American Folk Art and Modernism
Paul S. D’Ambrosio, Fenimore Art Museum and the Farmers’ Museum

Colonel Sellers Trade Figure, unidentified artist, ca. 1875, Sellersville, Pennsylvania, wood and paint. Fenimore Art Museum, gift of Stephen C. Clark, formerly collection of Jean and Howard Lipman

Cock Calling the Dawn, Yasuo Kuniyoshi (1889–1953), 1923, oil on canvas. Columbus Museum of Art, gift of Ferdinand Howland

Bear and Pears, artist unidentified, ca. 1825–1835, oil on wood panel. Fenimore Art Museum, gift of Stephen C. Clark, formerly collection of Elie and Viola Nadelman

Flirtation by Robert Laurent (1890–1970), 1921, wood. Private collection

Girl in White with Cat, attributed to Zedekiah Belknap (1781–1858), probably Vermont, oil on canvas. Collection of Barbara and David Krashes. This portrait is depicted, in the upper, left-hand corner, of Bernard Karfiol’s Making Music.

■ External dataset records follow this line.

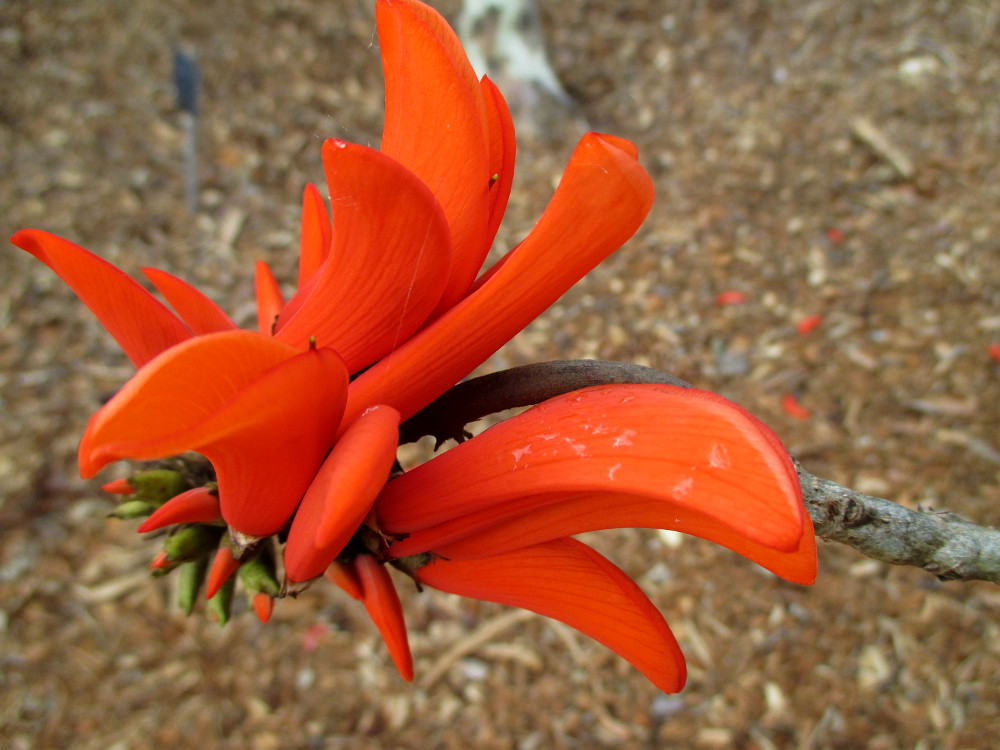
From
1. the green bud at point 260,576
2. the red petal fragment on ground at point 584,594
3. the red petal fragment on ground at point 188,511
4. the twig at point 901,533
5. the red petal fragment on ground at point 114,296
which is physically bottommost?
the green bud at point 260,576

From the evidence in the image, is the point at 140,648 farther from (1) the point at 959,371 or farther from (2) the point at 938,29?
(2) the point at 938,29

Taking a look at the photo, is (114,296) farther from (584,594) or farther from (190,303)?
(584,594)

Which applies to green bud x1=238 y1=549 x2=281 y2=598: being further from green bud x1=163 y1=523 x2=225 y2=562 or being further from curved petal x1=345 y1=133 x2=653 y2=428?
curved petal x1=345 y1=133 x2=653 y2=428

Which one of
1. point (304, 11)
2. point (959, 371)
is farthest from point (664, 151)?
point (304, 11)

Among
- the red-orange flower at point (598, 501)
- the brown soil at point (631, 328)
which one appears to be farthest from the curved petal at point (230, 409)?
the brown soil at point (631, 328)

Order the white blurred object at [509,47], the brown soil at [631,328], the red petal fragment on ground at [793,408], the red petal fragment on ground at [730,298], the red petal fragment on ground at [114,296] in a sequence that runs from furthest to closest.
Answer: the white blurred object at [509,47], the red petal fragment on ground at [730,298], the red petal fragment on ground at [793,408], the brown soil at [631,328], the red petal fragment on ground at [114,296]

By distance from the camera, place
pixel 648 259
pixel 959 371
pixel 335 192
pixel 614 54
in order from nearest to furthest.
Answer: pixel 335 192, pixel 959 371, pixel 648 259, pixel 614 54

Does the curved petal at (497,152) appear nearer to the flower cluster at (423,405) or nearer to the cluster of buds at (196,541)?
the flower cluster at (423,405)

Making Music by Bernard Karfiol (1886–1952), Ogunquit, Maine, 1938, oil on canvas. Colonial Williamsburg Foundation, promised gift of Bunty and Tom Armstrong
Paul D’Ambrosio will explore the interplay between avant-garde American artists and the American folk art tradition at the turn of the 20th century. To the trained Modernists, folk art vindicated their aesthetic principles, essentially an emphasis on formal design over pictorial realism — and folk art evidenced the essential Americanness of this approach to making art. His lecture will explore the major artists, including Elie Nadelman, Robert Laurent and William and Marguerite Zorach, as well as noted collectors, Abby Aldrich Rockefeller and Jean Lipman. Together, artists and collectors rescued an American visual tradition from obscurity and made it relevant to the 20th century.
The art world experienced a revolution in the early 20th century. Representational art, which had dominated the West for nearly 500 years, was tossed aside. Recognizable subjects, three-dimensional forms and subtle shading gave way to early 20th century Modernism characterized by boldly colored,simplified shapes, flattened on to the picture plane. The shared aesthetic was described by William Matthew Prior’s oft-quoted newspaper advertisement that “[p]ersons wishing for a flat picture can have a likeness without shade or shadow, at quarter price.” Folk art influenced Modernism, and also obtained increased status from the connection.
Modernist artists, and collectors, returned from Paris, the center of the Modernist movement, to seek out an American art tradition. They found their inspiration in pre-20th century folk art. Folk portraits, weathervanes, decoys, hooked rugs and country furniture were relatively easy to find. These objects had the advantage of being cheap and quintessentially American.
Several Modernist artists took their yearning to be part of an American artisan tradition one step further. They sought a deeper rapport with American folk artists by employing those artists’ methods of working with indigenous materials. They produced paintings on glass, tinsel pictures, hooked rugs and needlework. They carved sculpture directly in the wood with no preliminary models. Some young artists borrowed subject matter from folk paintings and carvings. Dr. D’Ambrosio’s presentation will include folk art that Modernists collected, Modernist art that was inspired by folk art and vintage photographs documenting how artists and collectors lived with, and displayed, their folk art.
Paul D’Ambrosio has risen from assistant curator to president and chief executive officer of the New York State Historical Association and the Farmers’ Museum in Cooperstown, New York. He holds a bachelor’s degree from the State University of New York (“SUNY”) College at Cortland, a master’s degree in museum studies from the Cooperstown graduate program at SUNY-Oneonta and a doctorate in American studies from Boston University. He has been an adjunct professor in the Cooperstown program since 1984.
Dr. D’Ambrosio’s publications include Artist and Visionary: William Matthew Prior Revealed (2012), the subject of his 2013 presentation to the Forum. He also wrote The World of John Brewster Jr., 1776–1854 (2006); Ralph Fasanella’s America (2001), the subject of his doctoral dissertation; and Folk Art’s Many Faces: Portraits in the New York State Historical Association (1987) with Charlotte Emans. He has also contributed essays to both volumes of Expressions of Innocence and Eloquence: Selections from the Jane Katcher Collection of Americana (2007, 2011). He has produced catalogues for numerous exhibitions which he has organized: Folk Art and American Modernism (2015); Winslow Homer: The Nature and Rhythm of Life (2014); Artist and Visionary: William Matthew Prior Revealed (2012); A Window into Edward Hopper (2011); John Singer Sargent: Portraits in Praise of Women (2010); and America’s Rome: Artists in the Eternal City, 1800–1900 (2009).